BCCDC-PHL auto-ncov

Indices and tables

auto_ncov.core

This module includes the core functionality for finding input datasets and running analyses.

auto_ncov.core.analyze_run(config: dict[str, object], run: dict[str, object]) None

Initiate an analysis on one directory of fastq files. We assume that the directory of fastq files is named using a sequencing run ID.

Runs the pipeline as defined in the config, with parameters configured for the run to be analyzed. Skips any analyses that have already been initiated (whether completed or not).

Some pipelines may specify that they depend on the outputs of another through their ‘dependencies’ config. For those pipelines, we confirm that all of the upstream analyses that we depend on are complete, or the analysis will be skipped.

Parameters
  • config (dict[str, object]) – Application config. Required keys: [“analysis_output_dir”, “analysis_work_dir”, “pipelines”]. Optional keys: [“send_notification_emails”, “notification_email_addresses”]

  • run (dict[str, object]) – Sequencing run to analyze. Required keys: [“run_id”, “fastq_directory”, “analysis_parameters”]

Returns

None

Return type

NoneType

auto_ncov.core.check_analysis_dependencies_complete(pipeline: dict[str, object], analysis: dict[str, object], analysis_run_output_dir: str) bool

Check that all of the entries in the pipeline’s dependencies config have completed. If so, return True. Return False otherwise.

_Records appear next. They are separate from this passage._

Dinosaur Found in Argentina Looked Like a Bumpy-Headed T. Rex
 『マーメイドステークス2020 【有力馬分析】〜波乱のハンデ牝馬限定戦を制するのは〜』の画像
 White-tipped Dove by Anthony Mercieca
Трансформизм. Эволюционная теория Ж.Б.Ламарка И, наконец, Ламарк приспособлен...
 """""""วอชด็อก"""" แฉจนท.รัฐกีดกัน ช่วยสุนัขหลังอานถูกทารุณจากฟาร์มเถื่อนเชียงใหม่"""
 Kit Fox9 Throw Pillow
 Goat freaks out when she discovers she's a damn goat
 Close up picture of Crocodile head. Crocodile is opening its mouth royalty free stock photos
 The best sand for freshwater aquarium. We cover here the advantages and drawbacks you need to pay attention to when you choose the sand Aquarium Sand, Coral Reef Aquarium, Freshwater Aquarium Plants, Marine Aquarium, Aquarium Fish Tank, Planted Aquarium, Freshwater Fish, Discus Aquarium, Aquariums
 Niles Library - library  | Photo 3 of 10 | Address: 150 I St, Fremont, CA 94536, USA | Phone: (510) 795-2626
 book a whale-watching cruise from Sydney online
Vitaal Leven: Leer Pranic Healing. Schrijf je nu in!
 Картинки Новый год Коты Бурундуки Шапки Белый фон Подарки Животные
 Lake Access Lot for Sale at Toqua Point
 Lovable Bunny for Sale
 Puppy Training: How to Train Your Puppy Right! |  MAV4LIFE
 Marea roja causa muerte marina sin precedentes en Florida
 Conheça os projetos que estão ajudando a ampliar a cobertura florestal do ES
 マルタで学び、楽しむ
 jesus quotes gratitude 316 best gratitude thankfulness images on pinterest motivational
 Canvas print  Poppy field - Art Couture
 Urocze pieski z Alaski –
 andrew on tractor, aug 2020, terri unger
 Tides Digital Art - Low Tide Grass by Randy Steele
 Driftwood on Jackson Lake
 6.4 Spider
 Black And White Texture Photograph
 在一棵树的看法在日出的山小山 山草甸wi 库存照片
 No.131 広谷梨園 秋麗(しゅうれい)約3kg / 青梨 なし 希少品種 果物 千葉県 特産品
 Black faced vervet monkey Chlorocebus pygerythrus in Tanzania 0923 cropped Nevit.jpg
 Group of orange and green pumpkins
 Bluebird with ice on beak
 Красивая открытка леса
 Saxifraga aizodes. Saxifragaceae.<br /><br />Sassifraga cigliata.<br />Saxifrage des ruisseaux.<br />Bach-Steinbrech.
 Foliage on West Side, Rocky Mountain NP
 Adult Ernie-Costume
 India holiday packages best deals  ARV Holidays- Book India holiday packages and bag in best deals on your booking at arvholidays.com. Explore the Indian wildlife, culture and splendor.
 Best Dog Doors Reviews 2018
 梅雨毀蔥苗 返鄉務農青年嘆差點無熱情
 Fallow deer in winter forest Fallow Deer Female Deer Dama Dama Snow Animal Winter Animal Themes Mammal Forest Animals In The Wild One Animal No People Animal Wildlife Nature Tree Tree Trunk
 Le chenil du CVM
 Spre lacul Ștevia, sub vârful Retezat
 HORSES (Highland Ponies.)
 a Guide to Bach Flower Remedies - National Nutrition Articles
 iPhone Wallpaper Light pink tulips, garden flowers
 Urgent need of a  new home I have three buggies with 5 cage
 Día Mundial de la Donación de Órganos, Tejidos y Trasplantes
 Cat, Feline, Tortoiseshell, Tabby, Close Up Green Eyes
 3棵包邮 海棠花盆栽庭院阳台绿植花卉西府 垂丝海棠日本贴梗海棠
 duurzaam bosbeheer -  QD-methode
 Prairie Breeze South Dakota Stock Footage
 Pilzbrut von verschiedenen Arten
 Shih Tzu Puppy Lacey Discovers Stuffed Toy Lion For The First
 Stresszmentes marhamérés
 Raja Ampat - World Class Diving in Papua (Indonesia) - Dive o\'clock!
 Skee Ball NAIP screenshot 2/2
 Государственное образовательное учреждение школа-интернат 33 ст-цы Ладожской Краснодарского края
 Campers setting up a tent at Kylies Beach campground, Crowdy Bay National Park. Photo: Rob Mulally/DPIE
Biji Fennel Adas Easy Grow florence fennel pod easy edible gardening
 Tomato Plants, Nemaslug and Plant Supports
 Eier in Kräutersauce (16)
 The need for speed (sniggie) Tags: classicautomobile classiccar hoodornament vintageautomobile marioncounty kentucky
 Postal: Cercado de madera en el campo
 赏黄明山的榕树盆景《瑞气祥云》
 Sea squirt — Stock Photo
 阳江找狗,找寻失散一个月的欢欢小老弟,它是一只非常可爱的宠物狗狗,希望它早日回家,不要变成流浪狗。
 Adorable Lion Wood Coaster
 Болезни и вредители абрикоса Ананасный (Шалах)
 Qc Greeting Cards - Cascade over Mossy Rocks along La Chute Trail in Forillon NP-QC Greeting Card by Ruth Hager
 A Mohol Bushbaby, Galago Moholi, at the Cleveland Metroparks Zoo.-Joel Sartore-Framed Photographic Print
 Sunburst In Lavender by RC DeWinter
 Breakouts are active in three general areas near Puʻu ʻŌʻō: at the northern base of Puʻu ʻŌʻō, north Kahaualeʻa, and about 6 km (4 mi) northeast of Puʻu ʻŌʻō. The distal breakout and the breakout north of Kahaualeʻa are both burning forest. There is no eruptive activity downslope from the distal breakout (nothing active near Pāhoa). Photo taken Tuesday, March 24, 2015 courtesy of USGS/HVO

Pipeline completion is determined by the presence of an analysis_complete.json file in the analysis output directory.

Parameters
  • pipeline (dict[str, object]) –

  • analysis (dictp[str, object]) –

  • analysis_run_output_dir (str) –

Returns

Whether or not all of the pipelines listed in dependencies have completed.

Return type

bool

auto_ncov.core.find_fastq_dirs(config, check_symlinks_complete=True) Iterator[Optional[dict[str, object]]]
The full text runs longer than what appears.